Unlike many of you who are in way different seasons of life, mine is not a blur. It is not filled to the brim of this and that, unreasonable deadlines, impending due dates, multiple meetings, and pressing committee responsibilities.
That is not to say that I never hustle up to be ready or that I don’t run right up against that very last minute to submit articles on time. It isn’t that I don’t feel a bit pushed when there is a day with too many obligations and promises made.
But, by and large, I live a life on my own schedule – and even that I have trouble following.
So why is it that I feel pressure and anxiety when I haven’t checked email since last night? And when I do, the mental race begins.
- Maybe later…
- Oooooo, interesting. But …
- I should unsubscribe…
- I’ll read that one this afternoon and answer her right after I (fill in the blank)…
- I won’t “delete” that one because maybe I’ll need it , or read it — someday???

• **MATERIALS PROVIDED**:
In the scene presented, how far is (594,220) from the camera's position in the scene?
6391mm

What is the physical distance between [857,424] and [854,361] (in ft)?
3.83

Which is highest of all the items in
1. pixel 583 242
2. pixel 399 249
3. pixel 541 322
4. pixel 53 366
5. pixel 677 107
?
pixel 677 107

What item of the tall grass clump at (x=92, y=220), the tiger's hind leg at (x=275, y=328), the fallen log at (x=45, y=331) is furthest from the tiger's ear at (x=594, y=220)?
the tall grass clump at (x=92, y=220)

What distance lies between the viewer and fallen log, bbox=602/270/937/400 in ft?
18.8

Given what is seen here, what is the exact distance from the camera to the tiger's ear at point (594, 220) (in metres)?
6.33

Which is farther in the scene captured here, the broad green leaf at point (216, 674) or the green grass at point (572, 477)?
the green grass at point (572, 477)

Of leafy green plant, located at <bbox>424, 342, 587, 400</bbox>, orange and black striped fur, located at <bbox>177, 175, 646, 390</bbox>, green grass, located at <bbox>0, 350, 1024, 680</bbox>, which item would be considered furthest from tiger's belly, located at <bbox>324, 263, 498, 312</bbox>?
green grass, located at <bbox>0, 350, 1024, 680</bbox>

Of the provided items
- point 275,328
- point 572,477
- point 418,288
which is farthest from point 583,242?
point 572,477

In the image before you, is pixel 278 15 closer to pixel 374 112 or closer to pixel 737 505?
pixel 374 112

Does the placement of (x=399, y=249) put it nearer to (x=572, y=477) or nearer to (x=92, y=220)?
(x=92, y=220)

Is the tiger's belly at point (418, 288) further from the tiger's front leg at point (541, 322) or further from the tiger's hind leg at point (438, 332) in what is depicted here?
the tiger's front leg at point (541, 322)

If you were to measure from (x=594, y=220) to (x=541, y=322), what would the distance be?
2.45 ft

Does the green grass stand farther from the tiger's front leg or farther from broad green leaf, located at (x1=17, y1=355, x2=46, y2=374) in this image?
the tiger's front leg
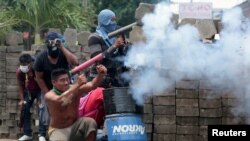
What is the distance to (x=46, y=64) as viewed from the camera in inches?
286

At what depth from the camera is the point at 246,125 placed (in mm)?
6039

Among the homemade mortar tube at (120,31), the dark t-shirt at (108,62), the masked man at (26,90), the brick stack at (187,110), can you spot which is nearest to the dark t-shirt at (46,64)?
the dark t-shirt at (108,62)

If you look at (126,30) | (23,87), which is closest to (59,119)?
(126,30)

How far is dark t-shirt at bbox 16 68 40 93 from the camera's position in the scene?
28.0 ft

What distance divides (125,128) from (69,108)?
653mm

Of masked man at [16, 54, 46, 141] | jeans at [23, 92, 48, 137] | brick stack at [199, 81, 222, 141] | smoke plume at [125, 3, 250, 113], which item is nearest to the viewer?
smoke plume at [125, 3, 250, 113]

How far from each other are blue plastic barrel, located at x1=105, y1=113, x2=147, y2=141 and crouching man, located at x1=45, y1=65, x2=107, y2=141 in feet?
0.57

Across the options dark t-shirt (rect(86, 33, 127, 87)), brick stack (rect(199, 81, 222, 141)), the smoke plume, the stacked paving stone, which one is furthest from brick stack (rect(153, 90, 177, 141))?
dark t-shirt (rect(86, 33, 127, 87))

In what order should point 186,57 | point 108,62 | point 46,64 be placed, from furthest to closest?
point 46,64 < point 108,62 < point 186,57

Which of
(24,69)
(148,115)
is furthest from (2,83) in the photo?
(148,115)

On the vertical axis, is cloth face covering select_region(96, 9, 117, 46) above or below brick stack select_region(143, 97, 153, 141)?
above

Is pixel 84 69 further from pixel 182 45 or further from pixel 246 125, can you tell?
pixel 246 125

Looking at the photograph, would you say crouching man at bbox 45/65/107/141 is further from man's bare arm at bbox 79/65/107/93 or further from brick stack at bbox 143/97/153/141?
brick stack at bbox 143/97/153/141

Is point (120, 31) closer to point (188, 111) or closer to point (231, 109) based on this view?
point (188, 111)
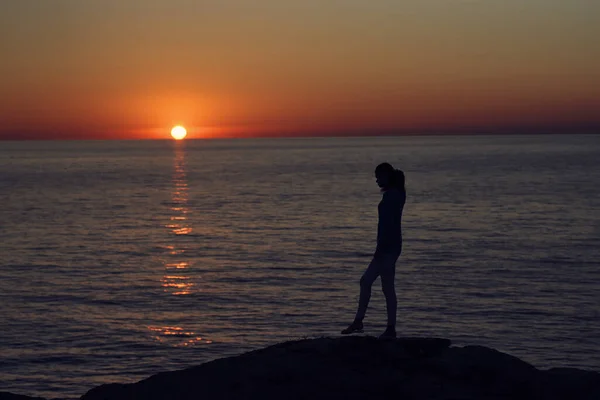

• **EXERCISE TASKS**:
[1] Return the passage about checking email in full, word for word.
[2] Retype the records exactly, beginning at the line that has "In what order" and stopping after the last line of the records. Leave the pictures out.

• **EXERCISE SOLUTIONS**:
[1]
Unlike many of you who are in way different seasons of life, mine is not a blur. It is not filled to the brim of this and that, unreasonable deadlines, impending due dates, multiple meetings, and pressing committee responsibilities.
That is not to say that I never hustle up to be ready or that I don’t run right up against that very last minute to submit articles on time. It isn’t that I don’t feel a bit pushed when there is a day with too many obligations and promises made.
But, by and large, I live a life on my own schedule – and even that I have trouble following.
So why is it that I feel pressure and anxiety when I haven’t checked email since last night? And when I do, the mental race begins.
- Maybe later…
- Oooooo, interesting. But …
- I should unsubscribe…
- I’ll read that one this afternoon and answer her right after I (fill in the blank)…
- I won’t “delete” that one because maybe I’ll need it , or read it — someday???

[2]
In what order should point 186,57 | point 108,62 | point 46,64 be placed, from furthest to closest?
point 46,64 < point 108,62 < point 186,57

Which of
(24,69)
(148,115)
is furthest from (2,83) in the photo?
(148,115)

On the vertical axis, is cloth face covering select_region(96, 9, 117, 46) above or below brick stack select_region(143, 97, 153, 141)?
above

Is pixel 84 69 further from pixel 182 45 or further from pixel 246 125, can you tell?
pixel 246 125

Looking at the photograph, would you say crouching man at bbox 45/65/107/141 is further from man's bare arm at bbox 79/65/107/93 or further from brick stack at bbox 143/97/153/141?
brick stack at bbox 143/97/153/141

Is point (120, 31) closer to point (188, 111) or closer to point (231, 109) based on this view?
point (188, 111)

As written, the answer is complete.